**YOUR TASK:** Nothing but the lines from the one containing "one is nearer?" to the end of the data should be returned, each exactly as written.

**DATA SECTION:**
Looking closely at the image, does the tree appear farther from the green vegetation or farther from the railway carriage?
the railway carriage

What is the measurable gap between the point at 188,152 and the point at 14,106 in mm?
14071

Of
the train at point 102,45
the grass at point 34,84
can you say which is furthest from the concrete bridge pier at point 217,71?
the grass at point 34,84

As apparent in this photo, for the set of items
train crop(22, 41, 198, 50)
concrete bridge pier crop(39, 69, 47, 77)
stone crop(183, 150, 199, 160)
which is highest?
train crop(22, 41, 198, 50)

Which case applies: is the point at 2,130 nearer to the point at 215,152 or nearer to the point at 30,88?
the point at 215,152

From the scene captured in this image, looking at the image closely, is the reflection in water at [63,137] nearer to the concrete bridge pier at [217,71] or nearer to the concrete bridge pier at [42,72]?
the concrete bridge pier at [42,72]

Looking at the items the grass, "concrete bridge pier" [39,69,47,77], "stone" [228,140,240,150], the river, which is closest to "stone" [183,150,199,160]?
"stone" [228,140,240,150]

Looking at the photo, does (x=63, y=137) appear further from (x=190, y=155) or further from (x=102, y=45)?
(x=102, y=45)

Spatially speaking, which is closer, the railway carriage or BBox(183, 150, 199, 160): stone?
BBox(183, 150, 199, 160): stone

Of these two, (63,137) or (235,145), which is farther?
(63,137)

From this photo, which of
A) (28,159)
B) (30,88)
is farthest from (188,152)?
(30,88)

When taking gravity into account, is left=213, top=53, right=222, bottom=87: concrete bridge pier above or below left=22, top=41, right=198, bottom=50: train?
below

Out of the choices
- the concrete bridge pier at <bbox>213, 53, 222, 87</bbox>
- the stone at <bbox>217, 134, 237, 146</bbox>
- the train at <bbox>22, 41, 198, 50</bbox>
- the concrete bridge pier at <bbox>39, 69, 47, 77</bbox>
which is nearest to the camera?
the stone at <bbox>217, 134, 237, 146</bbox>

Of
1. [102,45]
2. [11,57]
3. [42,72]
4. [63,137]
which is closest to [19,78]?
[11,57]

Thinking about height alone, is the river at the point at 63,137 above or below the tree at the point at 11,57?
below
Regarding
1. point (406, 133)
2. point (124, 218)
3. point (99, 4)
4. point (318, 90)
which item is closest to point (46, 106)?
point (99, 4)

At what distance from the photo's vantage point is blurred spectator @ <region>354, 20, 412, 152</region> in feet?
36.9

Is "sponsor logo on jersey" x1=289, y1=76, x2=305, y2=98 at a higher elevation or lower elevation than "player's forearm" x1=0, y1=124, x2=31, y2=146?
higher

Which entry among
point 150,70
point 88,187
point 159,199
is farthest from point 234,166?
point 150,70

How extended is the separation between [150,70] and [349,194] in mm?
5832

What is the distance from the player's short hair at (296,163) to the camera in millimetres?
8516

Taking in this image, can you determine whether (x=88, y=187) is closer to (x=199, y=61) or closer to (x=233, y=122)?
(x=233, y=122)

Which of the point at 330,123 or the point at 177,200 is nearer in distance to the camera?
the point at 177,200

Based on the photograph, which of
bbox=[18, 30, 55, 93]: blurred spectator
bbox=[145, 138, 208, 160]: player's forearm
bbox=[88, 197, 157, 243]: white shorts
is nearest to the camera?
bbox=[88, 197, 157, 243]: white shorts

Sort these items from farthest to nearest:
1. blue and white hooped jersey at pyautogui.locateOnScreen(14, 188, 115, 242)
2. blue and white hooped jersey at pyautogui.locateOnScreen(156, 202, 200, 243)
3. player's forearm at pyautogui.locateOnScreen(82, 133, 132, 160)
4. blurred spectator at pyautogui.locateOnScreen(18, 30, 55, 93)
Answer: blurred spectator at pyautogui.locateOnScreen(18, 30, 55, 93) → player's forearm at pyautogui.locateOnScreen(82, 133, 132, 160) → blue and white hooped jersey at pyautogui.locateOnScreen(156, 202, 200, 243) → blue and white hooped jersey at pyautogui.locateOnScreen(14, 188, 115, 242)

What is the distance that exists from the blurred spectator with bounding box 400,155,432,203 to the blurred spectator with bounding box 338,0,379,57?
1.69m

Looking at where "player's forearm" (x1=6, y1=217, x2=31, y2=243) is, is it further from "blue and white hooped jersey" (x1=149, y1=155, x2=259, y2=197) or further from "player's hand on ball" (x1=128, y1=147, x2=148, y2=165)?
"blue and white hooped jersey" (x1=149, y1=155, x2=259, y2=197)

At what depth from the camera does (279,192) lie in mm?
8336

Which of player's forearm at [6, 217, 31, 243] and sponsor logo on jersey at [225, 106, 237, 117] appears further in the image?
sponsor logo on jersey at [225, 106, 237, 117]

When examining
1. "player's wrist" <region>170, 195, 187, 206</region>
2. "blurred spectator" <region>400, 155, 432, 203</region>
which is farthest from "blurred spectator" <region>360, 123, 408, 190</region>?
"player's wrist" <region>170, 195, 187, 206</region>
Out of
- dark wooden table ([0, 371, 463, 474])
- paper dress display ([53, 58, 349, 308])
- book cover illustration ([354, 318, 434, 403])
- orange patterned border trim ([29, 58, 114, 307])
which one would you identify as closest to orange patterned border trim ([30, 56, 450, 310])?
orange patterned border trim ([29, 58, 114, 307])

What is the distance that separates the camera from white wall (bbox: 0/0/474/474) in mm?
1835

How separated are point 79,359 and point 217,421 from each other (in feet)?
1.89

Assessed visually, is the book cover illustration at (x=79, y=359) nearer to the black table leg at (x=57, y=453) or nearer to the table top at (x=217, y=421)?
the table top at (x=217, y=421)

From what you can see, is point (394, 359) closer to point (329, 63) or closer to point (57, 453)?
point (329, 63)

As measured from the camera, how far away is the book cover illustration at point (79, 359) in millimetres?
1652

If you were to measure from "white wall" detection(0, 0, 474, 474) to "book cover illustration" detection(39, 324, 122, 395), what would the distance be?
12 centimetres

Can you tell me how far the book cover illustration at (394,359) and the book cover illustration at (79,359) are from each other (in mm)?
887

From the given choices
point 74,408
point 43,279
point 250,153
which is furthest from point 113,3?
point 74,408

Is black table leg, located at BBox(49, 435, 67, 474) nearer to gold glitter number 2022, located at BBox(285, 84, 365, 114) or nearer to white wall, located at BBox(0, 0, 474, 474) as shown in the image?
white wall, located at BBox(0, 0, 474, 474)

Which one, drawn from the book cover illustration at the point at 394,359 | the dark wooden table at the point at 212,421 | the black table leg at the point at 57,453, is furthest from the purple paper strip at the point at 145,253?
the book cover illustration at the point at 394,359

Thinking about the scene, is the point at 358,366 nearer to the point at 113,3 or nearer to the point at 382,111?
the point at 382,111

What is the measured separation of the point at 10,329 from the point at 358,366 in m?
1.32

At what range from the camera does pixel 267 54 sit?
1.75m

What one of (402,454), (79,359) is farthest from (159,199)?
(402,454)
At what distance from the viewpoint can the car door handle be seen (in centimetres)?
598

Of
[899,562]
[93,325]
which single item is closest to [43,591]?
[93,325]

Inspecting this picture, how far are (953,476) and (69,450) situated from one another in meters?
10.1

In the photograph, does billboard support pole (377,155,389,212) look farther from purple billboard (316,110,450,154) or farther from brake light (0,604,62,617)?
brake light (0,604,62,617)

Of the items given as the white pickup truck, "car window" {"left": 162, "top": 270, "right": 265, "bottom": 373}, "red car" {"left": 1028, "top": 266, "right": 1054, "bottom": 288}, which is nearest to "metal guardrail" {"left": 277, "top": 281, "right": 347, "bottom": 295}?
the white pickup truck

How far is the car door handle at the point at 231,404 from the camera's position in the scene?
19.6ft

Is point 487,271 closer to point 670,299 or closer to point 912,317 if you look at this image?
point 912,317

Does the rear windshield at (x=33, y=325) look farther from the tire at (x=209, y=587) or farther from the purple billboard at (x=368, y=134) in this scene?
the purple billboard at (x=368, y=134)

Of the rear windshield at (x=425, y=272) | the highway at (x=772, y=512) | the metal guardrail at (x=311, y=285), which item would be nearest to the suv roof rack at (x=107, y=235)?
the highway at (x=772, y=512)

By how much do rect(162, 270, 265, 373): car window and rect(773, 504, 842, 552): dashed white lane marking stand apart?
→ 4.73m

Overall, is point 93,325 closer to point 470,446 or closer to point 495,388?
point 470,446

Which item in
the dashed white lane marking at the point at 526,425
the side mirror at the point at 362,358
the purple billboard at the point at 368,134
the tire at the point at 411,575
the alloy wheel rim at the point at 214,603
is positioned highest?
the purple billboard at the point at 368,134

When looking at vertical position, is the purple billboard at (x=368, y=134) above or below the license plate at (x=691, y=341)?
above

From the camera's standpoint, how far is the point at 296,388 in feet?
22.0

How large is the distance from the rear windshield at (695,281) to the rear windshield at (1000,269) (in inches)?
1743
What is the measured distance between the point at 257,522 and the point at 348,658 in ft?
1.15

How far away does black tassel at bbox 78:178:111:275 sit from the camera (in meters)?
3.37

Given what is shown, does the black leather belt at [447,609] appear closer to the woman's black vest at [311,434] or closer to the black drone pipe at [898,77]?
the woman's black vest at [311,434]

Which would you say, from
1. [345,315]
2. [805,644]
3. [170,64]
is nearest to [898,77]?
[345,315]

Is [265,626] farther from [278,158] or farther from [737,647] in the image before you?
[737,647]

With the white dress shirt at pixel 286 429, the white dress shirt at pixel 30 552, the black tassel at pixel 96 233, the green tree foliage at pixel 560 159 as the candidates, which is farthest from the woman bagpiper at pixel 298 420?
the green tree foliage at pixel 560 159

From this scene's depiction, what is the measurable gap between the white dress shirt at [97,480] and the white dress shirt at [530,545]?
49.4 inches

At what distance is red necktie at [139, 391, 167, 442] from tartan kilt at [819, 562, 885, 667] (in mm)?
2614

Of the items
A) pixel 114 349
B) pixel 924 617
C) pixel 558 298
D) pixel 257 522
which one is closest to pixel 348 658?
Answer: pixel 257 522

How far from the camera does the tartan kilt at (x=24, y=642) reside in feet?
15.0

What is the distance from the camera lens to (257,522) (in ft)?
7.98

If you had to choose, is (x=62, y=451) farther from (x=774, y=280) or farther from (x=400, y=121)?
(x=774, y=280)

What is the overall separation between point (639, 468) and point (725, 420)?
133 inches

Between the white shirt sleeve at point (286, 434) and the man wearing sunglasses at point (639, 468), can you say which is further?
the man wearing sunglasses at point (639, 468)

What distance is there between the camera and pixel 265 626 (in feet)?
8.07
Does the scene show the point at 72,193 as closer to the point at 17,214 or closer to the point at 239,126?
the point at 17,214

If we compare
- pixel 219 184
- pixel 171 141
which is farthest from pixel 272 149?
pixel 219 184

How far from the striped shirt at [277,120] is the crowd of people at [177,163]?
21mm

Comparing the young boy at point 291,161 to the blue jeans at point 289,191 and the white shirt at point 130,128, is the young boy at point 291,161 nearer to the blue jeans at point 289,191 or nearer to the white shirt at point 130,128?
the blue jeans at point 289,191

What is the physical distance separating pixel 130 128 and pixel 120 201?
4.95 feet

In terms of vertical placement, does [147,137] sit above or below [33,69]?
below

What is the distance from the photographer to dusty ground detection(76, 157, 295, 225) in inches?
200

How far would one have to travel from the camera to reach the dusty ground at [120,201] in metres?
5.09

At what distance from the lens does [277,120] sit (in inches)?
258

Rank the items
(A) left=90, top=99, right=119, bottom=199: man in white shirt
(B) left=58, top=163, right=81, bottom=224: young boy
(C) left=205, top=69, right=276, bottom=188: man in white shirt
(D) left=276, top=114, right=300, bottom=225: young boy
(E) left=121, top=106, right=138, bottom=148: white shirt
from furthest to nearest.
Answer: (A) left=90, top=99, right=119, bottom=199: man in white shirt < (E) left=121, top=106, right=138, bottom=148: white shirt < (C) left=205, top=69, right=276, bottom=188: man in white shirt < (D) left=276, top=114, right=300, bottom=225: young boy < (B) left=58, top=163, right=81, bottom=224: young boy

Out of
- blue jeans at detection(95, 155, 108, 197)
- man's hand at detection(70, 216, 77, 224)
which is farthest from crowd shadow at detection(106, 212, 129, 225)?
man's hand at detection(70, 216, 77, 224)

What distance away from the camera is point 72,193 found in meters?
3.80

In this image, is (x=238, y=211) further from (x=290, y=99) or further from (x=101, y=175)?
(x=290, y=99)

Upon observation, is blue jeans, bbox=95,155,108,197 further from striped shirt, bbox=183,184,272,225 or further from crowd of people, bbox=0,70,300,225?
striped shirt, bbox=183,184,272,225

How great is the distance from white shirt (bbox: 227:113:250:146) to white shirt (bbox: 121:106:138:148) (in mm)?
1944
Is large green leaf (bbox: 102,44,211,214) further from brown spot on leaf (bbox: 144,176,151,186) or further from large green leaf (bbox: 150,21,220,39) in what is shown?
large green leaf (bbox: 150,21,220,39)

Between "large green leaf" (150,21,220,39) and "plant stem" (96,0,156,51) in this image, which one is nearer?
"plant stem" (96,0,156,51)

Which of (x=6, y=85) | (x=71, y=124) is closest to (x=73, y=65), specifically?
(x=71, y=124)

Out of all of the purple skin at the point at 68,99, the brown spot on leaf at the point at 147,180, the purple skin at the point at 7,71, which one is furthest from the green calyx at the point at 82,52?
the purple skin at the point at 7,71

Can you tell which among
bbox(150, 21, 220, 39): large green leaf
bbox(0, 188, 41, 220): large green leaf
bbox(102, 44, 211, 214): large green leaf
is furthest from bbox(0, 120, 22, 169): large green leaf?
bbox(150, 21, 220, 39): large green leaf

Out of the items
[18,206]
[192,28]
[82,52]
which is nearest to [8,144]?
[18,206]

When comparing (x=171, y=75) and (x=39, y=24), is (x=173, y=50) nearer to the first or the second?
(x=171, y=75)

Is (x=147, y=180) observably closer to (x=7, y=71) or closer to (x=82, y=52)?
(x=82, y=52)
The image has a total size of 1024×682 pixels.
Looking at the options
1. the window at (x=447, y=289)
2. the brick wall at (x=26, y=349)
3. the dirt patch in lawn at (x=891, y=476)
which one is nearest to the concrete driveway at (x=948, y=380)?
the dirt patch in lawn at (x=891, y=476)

**COMPLETED TASK:**
Between "large green leaf" (150,21,220,39) and "plant stem" (96,0,156,51) in this image, which one is nearer?
"plant stem" (96,0,156,51)

Which of (x=6, y=85) | (x=71, y=124) is closest to (x=73, y=65), specifically?
(x=71, y=124)

Out of all of the purple skin at the point at 68,99, the brown spot on leaf at the point at 147,180, the purple skin at the point at 7,71, which one is furthest from the green calyx at the point at 82,52?
the purple skin at the point at 7,71

Can you tell which among
bbox(150, 21, 220, 39): large green leaf
bbox(0, 188, 41, 220): large green leaf
bbox(102, 44, 211, 214): large green leaf
is furthest from bbox(0, 120, 22, 169): large green leaf?
bbox(150, 21, 220, 39): large green leaf

Out of the items
[18,206]
[192,28]
[82,52]
which is nearest to [8,144]?
[18,206]

When comparing (x=171, y=75) and (x=39, y=24), is (x=173, y=50) nearer to the first or the second?
(x=171, y=75)

Is (x=147, y=180) observably closer to (x=7, y=71) or closer to (x=82, y=52)?
(x=82, y=52)
The image has a total size of 1024×682 pixels.
Looking at the options
1. the window at (x=447, y=289)
2. the brick wall at (x=26, y=349)
3. the dirt patch in lawn at (x=891, y=476)
which one is nearest to the concrete driveway at (x=948, y=380)?
the dirt patch in lawn at (x=891, y=476)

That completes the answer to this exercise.